Part 1: Tazemetostat and Itraconazole Drug Interaction Cycle 1

Part 2:Tazemetostat and Rifampin Drug Interaction Cycle 1

Arm Description

Participants in Part 1 of the study will receive a single oral, 400 mg dose of tazemetostat on Day 1, 15, and Day 36. The study participants will receive tazemetostat (oral 400 mg) tablets to be taken twice daily on Days 3 - 14 and Days 21 - 35. In addition, the participants will receive oral 200 mg itraconazole once daily on Days 18 - 38. Study participants may continue tazemetostat from Day 40+ at the recommended therapeutic dose (oral 800 mg twice daily) in 28-day cycles.

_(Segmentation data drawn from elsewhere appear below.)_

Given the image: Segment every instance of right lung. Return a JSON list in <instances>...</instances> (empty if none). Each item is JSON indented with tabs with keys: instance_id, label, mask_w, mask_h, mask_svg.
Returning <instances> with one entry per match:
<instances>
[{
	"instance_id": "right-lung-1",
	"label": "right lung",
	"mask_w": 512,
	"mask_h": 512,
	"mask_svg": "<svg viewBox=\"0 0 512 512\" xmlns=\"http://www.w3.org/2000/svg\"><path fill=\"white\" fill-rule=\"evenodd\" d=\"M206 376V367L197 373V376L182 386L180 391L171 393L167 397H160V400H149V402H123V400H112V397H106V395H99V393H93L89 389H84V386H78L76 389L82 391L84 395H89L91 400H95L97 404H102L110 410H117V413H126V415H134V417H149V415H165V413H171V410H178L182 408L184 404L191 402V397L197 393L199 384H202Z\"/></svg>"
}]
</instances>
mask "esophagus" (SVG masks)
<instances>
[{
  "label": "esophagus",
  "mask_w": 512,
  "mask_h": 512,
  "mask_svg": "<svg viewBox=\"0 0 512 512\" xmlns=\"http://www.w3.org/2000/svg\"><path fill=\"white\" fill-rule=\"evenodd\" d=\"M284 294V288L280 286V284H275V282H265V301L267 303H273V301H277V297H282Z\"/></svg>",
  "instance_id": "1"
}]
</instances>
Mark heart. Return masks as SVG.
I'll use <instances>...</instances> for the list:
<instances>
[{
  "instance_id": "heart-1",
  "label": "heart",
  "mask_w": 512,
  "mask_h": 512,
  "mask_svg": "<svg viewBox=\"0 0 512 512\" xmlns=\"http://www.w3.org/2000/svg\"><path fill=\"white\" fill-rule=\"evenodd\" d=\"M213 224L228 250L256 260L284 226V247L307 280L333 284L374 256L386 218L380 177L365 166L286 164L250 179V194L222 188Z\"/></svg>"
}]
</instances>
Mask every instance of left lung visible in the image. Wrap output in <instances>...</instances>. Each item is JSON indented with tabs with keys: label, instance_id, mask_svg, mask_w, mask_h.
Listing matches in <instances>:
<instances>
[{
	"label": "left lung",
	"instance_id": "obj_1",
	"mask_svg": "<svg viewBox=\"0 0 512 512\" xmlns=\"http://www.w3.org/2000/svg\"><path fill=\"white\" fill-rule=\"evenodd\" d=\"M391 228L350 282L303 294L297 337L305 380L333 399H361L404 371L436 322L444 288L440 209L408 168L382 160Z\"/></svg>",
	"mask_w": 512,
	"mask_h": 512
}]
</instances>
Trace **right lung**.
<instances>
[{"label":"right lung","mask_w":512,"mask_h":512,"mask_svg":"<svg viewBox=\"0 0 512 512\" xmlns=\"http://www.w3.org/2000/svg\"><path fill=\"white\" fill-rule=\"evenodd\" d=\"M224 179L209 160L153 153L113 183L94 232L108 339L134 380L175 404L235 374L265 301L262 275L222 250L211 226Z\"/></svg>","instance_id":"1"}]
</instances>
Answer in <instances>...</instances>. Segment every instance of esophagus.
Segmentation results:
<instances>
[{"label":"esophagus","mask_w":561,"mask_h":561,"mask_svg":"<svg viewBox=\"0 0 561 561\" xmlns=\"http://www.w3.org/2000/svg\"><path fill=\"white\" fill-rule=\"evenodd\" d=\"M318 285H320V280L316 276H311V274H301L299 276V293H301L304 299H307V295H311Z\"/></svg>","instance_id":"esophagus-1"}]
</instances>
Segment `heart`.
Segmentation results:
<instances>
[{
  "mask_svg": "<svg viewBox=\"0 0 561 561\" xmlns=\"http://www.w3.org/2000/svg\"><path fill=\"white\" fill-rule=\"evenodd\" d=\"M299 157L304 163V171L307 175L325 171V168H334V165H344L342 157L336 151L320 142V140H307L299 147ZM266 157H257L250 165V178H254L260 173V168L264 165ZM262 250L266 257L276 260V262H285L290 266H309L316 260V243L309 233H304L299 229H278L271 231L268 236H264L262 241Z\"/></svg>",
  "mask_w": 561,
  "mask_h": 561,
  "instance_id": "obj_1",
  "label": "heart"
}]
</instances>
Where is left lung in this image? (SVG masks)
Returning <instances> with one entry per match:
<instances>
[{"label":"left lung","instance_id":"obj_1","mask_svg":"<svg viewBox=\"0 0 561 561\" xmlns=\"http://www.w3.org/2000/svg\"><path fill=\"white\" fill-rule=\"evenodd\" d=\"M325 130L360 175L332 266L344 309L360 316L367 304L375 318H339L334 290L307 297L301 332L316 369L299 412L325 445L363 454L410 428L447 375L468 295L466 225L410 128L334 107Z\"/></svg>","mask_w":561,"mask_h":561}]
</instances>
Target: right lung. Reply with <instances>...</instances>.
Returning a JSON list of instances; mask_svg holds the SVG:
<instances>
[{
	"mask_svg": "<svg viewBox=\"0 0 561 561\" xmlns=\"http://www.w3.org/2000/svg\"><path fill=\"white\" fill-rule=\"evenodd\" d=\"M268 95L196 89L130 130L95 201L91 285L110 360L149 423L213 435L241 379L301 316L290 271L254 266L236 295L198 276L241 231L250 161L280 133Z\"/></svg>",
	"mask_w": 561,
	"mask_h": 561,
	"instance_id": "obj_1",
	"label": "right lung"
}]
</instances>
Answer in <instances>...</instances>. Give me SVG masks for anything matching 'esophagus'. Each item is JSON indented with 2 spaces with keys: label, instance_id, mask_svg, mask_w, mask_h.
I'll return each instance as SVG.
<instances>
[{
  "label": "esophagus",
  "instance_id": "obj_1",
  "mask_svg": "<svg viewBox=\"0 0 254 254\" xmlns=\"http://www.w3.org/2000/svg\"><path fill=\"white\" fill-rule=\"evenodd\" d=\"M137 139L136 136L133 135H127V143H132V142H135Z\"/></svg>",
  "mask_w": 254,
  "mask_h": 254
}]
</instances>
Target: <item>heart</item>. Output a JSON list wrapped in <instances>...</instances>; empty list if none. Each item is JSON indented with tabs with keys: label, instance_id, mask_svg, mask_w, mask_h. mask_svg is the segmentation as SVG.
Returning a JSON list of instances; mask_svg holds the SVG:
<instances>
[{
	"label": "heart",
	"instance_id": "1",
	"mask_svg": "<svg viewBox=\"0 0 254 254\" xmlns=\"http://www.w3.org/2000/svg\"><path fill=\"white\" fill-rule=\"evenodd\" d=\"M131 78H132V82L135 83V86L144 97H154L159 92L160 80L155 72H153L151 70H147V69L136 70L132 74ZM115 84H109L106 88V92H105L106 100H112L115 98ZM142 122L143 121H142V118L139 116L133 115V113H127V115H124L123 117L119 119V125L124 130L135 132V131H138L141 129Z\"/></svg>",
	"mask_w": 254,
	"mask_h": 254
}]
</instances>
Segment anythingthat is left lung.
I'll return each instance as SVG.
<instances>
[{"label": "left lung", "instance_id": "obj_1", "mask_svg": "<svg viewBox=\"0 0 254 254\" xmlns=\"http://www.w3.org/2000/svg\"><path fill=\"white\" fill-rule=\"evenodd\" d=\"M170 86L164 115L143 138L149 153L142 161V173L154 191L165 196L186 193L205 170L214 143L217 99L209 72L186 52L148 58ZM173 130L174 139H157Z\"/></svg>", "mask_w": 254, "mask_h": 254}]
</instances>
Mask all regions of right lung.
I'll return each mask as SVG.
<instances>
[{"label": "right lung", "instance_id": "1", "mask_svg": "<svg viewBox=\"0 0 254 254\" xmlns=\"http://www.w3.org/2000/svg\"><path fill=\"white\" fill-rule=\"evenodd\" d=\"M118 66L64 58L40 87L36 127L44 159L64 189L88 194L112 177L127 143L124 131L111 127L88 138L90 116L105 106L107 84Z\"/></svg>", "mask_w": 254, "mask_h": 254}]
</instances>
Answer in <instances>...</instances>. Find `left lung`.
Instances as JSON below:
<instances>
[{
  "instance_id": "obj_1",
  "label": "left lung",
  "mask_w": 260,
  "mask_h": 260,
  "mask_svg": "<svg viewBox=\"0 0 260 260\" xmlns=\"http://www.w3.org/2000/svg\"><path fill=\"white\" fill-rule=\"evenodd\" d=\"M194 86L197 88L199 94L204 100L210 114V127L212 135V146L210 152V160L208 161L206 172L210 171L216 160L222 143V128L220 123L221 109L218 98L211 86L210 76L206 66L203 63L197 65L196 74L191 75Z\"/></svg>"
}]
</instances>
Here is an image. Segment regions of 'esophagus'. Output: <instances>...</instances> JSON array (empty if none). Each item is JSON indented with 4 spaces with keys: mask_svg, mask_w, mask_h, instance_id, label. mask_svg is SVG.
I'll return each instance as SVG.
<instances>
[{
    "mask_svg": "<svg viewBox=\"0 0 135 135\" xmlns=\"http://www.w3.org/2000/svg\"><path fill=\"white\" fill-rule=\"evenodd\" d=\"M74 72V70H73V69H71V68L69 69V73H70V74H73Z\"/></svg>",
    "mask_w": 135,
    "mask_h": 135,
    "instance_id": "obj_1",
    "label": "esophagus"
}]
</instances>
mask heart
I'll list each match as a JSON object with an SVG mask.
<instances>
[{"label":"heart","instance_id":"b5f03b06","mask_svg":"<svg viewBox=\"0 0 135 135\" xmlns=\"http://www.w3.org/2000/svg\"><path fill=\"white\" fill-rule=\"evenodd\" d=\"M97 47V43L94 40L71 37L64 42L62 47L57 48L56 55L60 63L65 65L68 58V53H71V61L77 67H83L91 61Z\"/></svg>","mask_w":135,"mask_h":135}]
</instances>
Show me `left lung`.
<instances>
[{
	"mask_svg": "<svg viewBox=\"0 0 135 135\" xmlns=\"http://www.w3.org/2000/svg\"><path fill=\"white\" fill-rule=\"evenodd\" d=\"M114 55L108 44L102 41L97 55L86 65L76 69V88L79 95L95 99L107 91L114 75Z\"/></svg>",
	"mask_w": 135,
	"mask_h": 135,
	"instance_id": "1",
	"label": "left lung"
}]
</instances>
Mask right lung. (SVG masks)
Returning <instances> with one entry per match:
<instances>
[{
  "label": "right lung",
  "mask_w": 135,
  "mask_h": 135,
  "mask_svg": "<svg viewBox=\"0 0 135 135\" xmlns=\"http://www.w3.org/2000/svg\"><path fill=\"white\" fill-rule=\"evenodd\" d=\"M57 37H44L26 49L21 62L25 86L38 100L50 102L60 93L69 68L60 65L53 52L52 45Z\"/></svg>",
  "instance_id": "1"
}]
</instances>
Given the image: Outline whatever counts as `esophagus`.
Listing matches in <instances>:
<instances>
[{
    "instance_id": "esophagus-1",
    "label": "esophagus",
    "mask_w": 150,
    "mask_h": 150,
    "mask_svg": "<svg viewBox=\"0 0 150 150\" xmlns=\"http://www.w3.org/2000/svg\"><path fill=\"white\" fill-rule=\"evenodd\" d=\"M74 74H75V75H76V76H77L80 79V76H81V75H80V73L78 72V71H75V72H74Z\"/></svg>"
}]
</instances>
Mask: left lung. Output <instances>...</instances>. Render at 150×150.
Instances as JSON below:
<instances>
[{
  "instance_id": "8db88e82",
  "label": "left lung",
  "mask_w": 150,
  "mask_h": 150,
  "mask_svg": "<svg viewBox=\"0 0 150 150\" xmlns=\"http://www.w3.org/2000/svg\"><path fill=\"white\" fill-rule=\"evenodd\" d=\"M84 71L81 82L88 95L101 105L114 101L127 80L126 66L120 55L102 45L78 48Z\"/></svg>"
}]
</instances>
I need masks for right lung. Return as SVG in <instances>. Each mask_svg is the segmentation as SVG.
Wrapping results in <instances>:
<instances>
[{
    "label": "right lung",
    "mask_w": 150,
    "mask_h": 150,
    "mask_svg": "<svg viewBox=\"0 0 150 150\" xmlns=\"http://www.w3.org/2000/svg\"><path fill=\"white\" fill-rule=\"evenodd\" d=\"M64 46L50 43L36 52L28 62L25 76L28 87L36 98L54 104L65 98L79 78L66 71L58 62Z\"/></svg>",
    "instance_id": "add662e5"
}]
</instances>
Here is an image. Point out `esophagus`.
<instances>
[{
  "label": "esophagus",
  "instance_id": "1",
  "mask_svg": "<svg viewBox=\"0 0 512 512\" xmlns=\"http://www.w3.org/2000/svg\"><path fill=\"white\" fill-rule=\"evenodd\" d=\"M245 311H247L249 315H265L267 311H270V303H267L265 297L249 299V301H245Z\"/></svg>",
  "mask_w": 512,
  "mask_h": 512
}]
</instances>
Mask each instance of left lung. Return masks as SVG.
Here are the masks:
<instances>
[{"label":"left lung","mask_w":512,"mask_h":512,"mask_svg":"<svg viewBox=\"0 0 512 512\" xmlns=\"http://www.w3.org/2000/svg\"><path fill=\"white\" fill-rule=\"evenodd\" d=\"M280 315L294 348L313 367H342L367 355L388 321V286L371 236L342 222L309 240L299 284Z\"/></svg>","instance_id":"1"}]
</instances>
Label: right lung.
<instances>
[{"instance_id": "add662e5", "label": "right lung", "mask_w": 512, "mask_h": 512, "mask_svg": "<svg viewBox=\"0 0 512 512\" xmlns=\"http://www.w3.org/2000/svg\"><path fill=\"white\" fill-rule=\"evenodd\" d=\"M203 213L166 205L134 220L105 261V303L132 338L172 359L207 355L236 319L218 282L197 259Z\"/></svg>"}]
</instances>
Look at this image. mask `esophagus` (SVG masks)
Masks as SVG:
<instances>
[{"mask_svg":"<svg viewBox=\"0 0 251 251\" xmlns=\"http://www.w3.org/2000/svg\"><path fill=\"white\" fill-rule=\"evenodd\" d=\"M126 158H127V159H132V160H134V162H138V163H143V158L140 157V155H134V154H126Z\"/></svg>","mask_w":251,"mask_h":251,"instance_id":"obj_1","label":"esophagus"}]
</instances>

Participants in Part 2 of the study will receive a single oral, 800 mg dose of tazemetostat on Days 1, 15, and Day 36. The study participants will receive tazemetostat (oral 800 mg dose) tablets to be taken twice daily on Days 3 - 14 and Days 17 - 23. In addition, the participants will receive oral 200 mg rifampin once daily on Days 17 - 25. Study participants may continue tazemetostat from Day 27+ at the recommended therapeutic dose (oral 800 mg twice daily) in 28-day cycles.

Outcomes

Primary Outcome Measures

Part 1: Pharmacokinetics (PK) of tazemetostat administered as a single and twice daily: area under the plasma concentration-time curve from time 0 to the time of the last quantifiable concentration (AUC0-t)
Part 1: PK of tazemetostat administered as a single and twice daily: area under the plasma concentration-time curve from time 0 to 72 hours post-dose (AUC0-72)
Part 1: PK of tazemetostat administered as a single and twice daily: observed maximum plasma of concentration (Cmax)
Part 2: PK of tazemetostat administered as a single and twice daily: AUC0-t
Part2: PK of tazemetostat administered as a single and twice daily: area under the plasma concentration-time curve from time 0 to 48 hours post-dose (AUC0-48)
Part 2: PK of tazemetostat administered as a single and twice daily: Cmax

Secondary Outcome Measures

Number of participants experiencing Adverse Events (AEs)
Severity of adverse events experienced by all subjects with at least 1 dose or partial dose of tazemetostat will be evaluated by the Investigator based on the CTCAE, version 5.0.
Percentage of Participants With Clinically Significant Changes in Physical Examination
Percentage of participants with clinically significant changes in physical examination findings will be reported. The clinical significance will be graded by the investigator.
Percentage of Participants With Clinically Significant Changes in Vital Signs
Percentage of participants with clinically significant changes in Vital Signs will be reported. The clinical significance will be decided by the investigator.
Percentage of Participants With Clinically Significant Changes in Electrocardiogram (ECG) Readings
Percentage of participants with clinically significant changes in ECG readings will be reported. The clinical significance will be graded by the investigator.
Performance status evaluated by Eastern Cooperation Oncology Group (ECOG)
ECOG is a 4-point performance status scale used to assess performance as a key indicator (e.g., 0 = fully active, 2 = up and about more than 50% of walking hours, 4 = Completely disabled). Performance status will be assessed per usual clinical practice and will be recorded in the medical record.
Concomitant medication monitoring
All prior medications administered 30 days before study drug administration will be recorded.
Part 1: PK of tazemetostat and its metabolites after administration alone and with itraconazole: AUC0-t
Part 1: PK of tazemetostat and its metabolites after administration alone and with itraconazole: Cmax
Part 1: PK of tazemetostat and its metabolites after administration alone and with itraconazole: Tmax
Part 1: PK of tazemetostat and its metabolites after administration alone and with itraconazole: terminal phase elimination rate constant (λz)
Part 1: PK of tazemetostat and its metabolites after administration alone and with itraconazole: terminal elimination half-life (t1/2)
Part 2: PK of tazemetostat and its metabolites after administration alone and with rifampin: AUC0-t
Part 2: PK of tazemetostat and its metabolites after administration alone and with rifampin: Cmax
Part 2: PK of tazemetostat and its metabolites after administration alone and with rifampin: Tmax
Part 2: PK of tazemetostat and its metabolites after administration alone and with rifampin: λz
Part 2: PK of tazemetostat and its metabolites after administration alone and with rifampin: t1/2

Full Information

First Posted
July 29, 2020
Last Updated
May 25, 2023
Sponsor
Epizyme, Inc.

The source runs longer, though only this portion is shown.